-------- Teks Bacaan

Pelanggaran Tidak Sengaja yang Dilakukan Nabi Adam a.s. & Doa Khusus Memohon Tambahan Pengetahuan

        Kalau benar bahwa – sebagaimana tuduhan Fir’aun   -- perbuatan Nabi Musa a.s. memukul seorang bangsa Mesir hingga mati merupakan perbuatan dosa yang sengaja dilakukan oleh Nabi Musa a.s., tetapi mengapa dalam kenyataannya  setelah Nabi Musa a.s. melarikan diri ke Midian kemudian Allah Swt. malah mengangkat beliau sebagai seorang Rasul Allah? Firman-Nya:
فَفَرَرۡتُ مِنۡکُمۡ  لَمَّا خِفۡتُکُمۡ  فَوَہَبَ لِیۡ رَبِّیۡ حُکۡمًا وَّ جَعَلَنِیۡ مِنَ الۡمُرۡسَلِیۡنَ ﴿﴾
Musa berkata: “Aku telah melakukannya  demikian dan ketika itu aku dalam keadaan kalut. Maka aku melarikan diri dari kamu tatkala aku takut kepada kamu, lalu Rabb-ku (Tuhan-ku) menganugerahkan kepadaku hikmah dan menjadikan aku seorang dari rasul-rasul.     (Asy-Syu’ara [26]:22).
       Sebelumnya, kasus “pelanggaran” terhadap “larangan” (perintah) Allah Swt. yang tidak disengaja pun telah  dilakukan oleh  Adam (QS.7:12-26) tetapi dalam kenyataannya Allah Swt. malah mengangkat Adam sebagai Rasul Allah,  dengan demikian jelaslah  bahwa perbuatan yang dilakukan oleh kedua orang hamba Allah Swt.  yang tidak dilandasi dengan niat (tekad) untuk melakukan pelanggaran terhadap perintah (larangan)   tersebut bukan merupakan dosa,   berikut firman-Nya mengenai hal tersebut:
وَ کَذٰلِکَ اَنۡزَلۡنٰہُ  قُرۡاٰنًا عَرَبِیًّا وَّ صَرَّفۡنَا فِیۡہِ مِنَ الۡوَعِیۡدِ لَعَلَّہُمۡ یَتَّقُوۡنَ اَوۡ  یُحۡدِثُ  لَہُمۡ  ذِکۡرًا﴿﴾  فَتَعٰلَی اللّٰہُ  الۡمَلِکُ الۡحَقُّ ۚ وَ لَا تَعۡجَلۡ بِالۡقُرۡاٰنِ مِنۡ قَبۡلِ اَنۡ یُّقۡضٰۤی اِلَیۡکَ وَحۡیُہٗ ۫ وَ  قُلۡ  رَّبِّ  زِدۡنِیۡ  عِلۡمًا ﴿﴾  وَ لَقَدۡ عَہِدۡنَاۤ  اِلٰۤی اٰدَمَ مِنۡ قَبۡلُ فَنَسِیَ  وَ  لَمۡ  نَجِدۡ  لَہٗ  عَزۡمًا ﴿﴾٪
Dan demikianlah  Kami telah menurunkannya Al-Quran dalam bahasa Arab dan Kami telah menerang-kan berulang-ulang di dalamnya berbagai macam ancaman supaya mereka bertakwa atau supaya  perkataan ini mengingatkan mereka. Maka Mahatinggi Allah, Raja Yang Haq. Dan janganlah engkau tergesa-gesa membaca Al-Quran sebelum pewahyuannya dilengkapkan kepada engkau,  وَ  قُلۡ  رَّبِّ  زِدۡنِیۡ  عِلۡمًا  --  dan katakanlah: "Ya  Rabb-ku (Tuhan‑ku), tambahkanlah kepadaku ilmu pengetahuan?”  Dan  sungguh  Kami benar-benar telah membuat perjanjian de-ngan Adam sebelum ini tetapi ia telah lupa dan Kami tidak mendapatkan padanya tekad  untuk berbuat dosa. (Thā Hā [20]:114-116).

----------------
-------- Catatan Tersedia

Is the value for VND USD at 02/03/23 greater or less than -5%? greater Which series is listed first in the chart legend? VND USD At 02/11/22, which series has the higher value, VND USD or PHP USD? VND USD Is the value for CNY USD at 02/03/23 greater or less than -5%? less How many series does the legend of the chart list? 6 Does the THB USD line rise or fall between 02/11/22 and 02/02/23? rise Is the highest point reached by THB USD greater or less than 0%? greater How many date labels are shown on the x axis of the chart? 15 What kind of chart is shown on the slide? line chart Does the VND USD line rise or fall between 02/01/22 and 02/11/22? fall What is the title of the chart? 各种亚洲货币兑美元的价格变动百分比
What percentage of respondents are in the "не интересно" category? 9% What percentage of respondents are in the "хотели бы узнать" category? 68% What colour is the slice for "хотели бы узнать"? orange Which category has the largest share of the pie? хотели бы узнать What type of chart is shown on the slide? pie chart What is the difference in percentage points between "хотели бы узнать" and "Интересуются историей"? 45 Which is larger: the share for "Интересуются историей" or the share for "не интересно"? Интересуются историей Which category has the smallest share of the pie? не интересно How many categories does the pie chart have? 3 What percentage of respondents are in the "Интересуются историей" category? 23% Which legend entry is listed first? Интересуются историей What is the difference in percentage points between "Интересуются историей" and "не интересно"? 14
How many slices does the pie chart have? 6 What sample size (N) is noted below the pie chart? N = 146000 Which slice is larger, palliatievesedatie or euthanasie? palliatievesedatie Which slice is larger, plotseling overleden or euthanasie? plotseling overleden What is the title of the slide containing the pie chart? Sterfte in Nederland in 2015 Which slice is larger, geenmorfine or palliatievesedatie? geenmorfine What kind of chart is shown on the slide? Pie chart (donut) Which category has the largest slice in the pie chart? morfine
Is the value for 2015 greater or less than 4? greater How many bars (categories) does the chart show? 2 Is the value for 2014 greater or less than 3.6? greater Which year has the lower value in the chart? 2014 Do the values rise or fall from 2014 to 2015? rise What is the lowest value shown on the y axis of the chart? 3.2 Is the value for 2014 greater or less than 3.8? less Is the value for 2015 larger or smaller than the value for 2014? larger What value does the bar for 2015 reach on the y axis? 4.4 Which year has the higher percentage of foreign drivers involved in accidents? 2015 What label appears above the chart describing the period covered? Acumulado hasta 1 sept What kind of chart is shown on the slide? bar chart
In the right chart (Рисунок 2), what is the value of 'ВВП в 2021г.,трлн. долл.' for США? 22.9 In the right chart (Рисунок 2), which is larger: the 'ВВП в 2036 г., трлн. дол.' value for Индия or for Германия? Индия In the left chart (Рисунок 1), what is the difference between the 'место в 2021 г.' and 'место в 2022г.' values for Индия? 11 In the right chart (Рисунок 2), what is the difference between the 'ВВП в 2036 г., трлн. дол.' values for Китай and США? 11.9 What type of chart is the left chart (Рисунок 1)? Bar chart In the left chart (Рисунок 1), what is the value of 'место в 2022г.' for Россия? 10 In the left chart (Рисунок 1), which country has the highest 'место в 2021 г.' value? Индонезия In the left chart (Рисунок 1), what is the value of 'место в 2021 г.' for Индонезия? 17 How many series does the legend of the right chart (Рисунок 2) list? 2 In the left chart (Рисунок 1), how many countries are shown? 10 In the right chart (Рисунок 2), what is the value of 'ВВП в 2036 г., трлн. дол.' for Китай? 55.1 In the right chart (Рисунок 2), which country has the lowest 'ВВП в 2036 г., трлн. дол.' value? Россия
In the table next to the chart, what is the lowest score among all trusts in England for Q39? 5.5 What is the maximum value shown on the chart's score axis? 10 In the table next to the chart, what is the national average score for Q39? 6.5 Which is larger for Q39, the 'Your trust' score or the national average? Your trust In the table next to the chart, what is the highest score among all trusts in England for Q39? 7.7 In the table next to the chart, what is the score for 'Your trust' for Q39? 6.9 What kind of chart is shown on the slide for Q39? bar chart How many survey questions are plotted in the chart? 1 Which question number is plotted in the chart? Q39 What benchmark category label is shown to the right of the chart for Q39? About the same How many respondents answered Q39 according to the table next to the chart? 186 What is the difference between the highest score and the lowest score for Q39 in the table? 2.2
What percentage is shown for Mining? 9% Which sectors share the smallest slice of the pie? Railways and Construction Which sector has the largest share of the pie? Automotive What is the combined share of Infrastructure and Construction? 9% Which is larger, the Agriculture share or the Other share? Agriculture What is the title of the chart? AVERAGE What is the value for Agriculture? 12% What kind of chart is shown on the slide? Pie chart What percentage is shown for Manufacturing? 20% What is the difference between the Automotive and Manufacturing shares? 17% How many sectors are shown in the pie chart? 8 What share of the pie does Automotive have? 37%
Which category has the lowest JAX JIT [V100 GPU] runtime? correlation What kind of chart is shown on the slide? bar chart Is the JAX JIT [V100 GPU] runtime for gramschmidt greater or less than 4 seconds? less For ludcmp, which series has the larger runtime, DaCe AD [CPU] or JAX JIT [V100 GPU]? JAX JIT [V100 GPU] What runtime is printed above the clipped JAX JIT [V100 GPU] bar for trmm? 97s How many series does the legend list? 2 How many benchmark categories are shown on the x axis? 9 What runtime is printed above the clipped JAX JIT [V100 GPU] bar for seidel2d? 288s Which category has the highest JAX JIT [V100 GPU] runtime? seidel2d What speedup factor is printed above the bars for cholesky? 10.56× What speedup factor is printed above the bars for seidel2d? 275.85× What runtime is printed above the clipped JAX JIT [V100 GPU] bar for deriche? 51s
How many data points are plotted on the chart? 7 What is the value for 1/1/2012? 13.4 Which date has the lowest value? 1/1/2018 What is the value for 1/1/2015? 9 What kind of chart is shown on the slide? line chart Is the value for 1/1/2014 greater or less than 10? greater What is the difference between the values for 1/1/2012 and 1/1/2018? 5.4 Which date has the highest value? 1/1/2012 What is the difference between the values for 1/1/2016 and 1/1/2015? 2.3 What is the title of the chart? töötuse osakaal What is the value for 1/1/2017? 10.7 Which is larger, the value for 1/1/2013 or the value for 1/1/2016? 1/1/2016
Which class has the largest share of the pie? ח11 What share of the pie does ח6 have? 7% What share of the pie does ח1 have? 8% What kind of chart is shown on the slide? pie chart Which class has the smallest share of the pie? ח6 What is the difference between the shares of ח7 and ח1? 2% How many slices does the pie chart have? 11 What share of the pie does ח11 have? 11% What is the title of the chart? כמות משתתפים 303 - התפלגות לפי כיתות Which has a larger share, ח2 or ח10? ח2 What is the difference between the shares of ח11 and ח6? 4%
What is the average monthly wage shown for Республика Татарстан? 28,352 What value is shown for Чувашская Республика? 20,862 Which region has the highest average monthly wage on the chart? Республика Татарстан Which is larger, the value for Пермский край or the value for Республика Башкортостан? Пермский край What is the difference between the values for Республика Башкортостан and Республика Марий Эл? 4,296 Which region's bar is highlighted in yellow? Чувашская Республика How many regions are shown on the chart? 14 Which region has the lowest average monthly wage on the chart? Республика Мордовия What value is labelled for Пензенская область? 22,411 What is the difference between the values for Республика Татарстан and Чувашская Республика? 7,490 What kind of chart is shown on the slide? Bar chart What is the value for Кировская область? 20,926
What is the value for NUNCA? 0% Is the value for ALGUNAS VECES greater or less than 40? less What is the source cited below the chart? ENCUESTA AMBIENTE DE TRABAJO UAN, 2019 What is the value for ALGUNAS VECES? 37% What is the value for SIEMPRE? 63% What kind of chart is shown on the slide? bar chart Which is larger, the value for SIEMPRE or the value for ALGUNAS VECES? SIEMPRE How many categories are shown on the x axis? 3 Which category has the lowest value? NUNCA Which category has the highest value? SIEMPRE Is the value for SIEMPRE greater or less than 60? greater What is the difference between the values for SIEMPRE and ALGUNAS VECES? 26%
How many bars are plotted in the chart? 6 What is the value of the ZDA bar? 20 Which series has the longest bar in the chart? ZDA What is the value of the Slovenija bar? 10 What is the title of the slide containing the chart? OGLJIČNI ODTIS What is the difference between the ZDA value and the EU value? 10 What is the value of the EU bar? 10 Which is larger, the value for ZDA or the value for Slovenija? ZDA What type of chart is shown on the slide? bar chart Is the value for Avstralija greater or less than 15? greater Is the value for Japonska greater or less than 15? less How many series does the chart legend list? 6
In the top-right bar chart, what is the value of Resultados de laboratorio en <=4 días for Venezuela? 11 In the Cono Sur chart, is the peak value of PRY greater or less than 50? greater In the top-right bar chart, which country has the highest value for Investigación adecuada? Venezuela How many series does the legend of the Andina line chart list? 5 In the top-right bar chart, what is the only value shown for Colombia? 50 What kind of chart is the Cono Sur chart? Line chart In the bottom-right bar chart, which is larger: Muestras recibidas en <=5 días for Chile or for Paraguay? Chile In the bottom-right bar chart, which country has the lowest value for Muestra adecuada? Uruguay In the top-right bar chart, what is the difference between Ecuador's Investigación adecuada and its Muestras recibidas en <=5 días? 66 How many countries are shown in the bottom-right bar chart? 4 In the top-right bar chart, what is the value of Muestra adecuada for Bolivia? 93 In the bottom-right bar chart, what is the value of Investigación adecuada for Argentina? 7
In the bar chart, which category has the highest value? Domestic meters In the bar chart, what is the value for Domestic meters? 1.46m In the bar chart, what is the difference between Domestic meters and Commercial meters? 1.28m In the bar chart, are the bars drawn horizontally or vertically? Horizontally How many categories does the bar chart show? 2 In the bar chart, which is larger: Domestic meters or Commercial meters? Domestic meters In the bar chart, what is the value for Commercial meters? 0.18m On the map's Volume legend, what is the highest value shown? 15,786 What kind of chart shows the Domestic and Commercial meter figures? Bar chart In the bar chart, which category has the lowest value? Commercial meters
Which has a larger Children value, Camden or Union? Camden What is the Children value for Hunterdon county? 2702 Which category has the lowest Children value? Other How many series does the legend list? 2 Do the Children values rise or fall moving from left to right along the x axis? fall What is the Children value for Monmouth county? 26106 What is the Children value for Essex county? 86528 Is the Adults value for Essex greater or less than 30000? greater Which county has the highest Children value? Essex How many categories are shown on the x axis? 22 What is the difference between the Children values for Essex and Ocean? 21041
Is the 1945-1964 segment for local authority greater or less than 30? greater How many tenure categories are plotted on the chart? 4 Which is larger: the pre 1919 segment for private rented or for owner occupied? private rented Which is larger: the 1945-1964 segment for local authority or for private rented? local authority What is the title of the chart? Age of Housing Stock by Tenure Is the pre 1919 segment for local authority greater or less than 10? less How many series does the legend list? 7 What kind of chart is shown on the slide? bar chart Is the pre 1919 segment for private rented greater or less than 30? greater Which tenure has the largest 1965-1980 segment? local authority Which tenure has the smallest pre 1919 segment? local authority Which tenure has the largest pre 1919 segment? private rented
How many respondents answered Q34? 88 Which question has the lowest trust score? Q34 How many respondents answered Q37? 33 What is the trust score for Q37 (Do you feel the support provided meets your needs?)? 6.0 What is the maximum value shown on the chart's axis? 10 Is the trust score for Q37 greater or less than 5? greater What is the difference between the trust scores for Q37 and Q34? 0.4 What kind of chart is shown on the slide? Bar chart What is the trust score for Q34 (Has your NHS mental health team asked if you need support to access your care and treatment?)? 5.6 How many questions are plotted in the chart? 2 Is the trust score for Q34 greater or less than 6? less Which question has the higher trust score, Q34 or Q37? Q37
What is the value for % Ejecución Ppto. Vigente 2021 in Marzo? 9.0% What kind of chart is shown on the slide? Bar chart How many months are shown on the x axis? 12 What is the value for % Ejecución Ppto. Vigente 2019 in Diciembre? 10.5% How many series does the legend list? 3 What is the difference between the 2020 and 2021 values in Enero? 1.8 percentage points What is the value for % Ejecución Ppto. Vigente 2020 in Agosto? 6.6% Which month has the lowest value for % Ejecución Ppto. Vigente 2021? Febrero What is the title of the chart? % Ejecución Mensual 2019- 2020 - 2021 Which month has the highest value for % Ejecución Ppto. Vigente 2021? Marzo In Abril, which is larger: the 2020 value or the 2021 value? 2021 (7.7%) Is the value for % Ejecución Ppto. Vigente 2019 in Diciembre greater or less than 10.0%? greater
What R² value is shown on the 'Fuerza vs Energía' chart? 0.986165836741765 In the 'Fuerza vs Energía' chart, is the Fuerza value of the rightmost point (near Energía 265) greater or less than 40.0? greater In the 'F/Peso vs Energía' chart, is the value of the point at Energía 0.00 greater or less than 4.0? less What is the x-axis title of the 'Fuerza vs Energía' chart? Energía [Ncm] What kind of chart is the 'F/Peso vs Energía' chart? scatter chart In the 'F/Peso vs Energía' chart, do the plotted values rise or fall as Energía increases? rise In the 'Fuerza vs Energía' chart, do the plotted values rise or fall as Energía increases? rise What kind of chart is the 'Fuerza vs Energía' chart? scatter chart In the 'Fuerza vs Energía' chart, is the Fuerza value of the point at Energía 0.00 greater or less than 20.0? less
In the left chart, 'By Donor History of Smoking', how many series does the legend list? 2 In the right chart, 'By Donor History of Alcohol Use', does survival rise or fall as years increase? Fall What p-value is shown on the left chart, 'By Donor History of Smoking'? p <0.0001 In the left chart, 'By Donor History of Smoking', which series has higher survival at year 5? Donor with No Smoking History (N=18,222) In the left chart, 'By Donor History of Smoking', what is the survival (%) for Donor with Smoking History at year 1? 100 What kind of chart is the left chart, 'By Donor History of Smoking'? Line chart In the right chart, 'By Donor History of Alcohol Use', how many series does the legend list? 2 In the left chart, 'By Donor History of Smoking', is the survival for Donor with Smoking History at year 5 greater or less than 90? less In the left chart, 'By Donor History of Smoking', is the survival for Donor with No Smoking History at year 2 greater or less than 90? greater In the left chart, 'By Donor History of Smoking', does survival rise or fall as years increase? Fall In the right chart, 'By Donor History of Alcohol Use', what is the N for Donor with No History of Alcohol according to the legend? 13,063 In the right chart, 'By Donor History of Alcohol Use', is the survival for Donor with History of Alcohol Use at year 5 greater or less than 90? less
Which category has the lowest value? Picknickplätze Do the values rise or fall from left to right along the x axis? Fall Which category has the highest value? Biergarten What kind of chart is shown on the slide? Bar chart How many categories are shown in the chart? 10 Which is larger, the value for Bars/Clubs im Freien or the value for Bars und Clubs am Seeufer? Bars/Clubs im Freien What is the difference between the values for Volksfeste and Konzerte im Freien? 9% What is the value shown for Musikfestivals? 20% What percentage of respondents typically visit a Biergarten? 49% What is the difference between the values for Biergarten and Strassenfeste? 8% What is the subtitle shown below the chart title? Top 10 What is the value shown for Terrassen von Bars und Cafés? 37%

----------------

#### Tugas A
Jawab pertanyaan tentang teks bacaan ini:
(i) Siapa yang menuduh perbuatan Nabi Musa a.s. sebagai dosa yang disengaja?
(ii) Ke mana Nabi Musa a.s. melarikan diri?
(iii) Menurut terjemahan Thā Hā [20]:114-116, apa yang tidak didapatkan pada Adam?
#### Tugas B
Salin sama persis bagian teks bacaan yang dimulai dengan "Kalau benar bahwa" dan berlanjut hingga "rasul-rasul.     (Asy-Syu’ara [26]:22).".
Catatan itu sama sekali tidak dipakai di sini.

#### Kolom Jawaban A
(i) Fir’aun
(ii) Ke Midian
(iii) Tekad untuk berbuat dosa

#### Kolom Jawaban B
Kalau benar bahwa – sebagaimana tuduhan Fir’aun   -- perbuatan Nabi Musa a.s. memukul seorang bangsa Mesir hingga mati merupakan perbuatan dosa yang sengaja dilakukan oleh Nabi Musa a.s., tetapi mengapa dalam kenyataannya  setelah Nabi Musa a.s. melarikan diri ke Midian kemudian Allah Swt. malah mengangkat beliau sebagai seorang Rasul Allah? Firman-Nya:
فَفَرَرۡتُ مِنۡکُمۡ  لَمَّا خِفۡتُکُمۡ  فَوَہَبَ لِیۡ رَبِّیۡ حُکۡمًا وَّ جَعَلَنِیۡ مِنَ الۡمُرۡسَلِیۡنَ ﴿﴾
Musa berkata: “Aku telah melakukannya  demikian dan ketika itu aku dalam keadaan kalut. Maka aku melarikan diri dari kamu tatkala aku takut kepada kamu, lalu Rabb-ku (Tuhan-ku) menganugerahkan kepadaku hikmah dan menjadikan aku seorang dari rasul-rasul.     (Asy-Syu’ara [26]:22).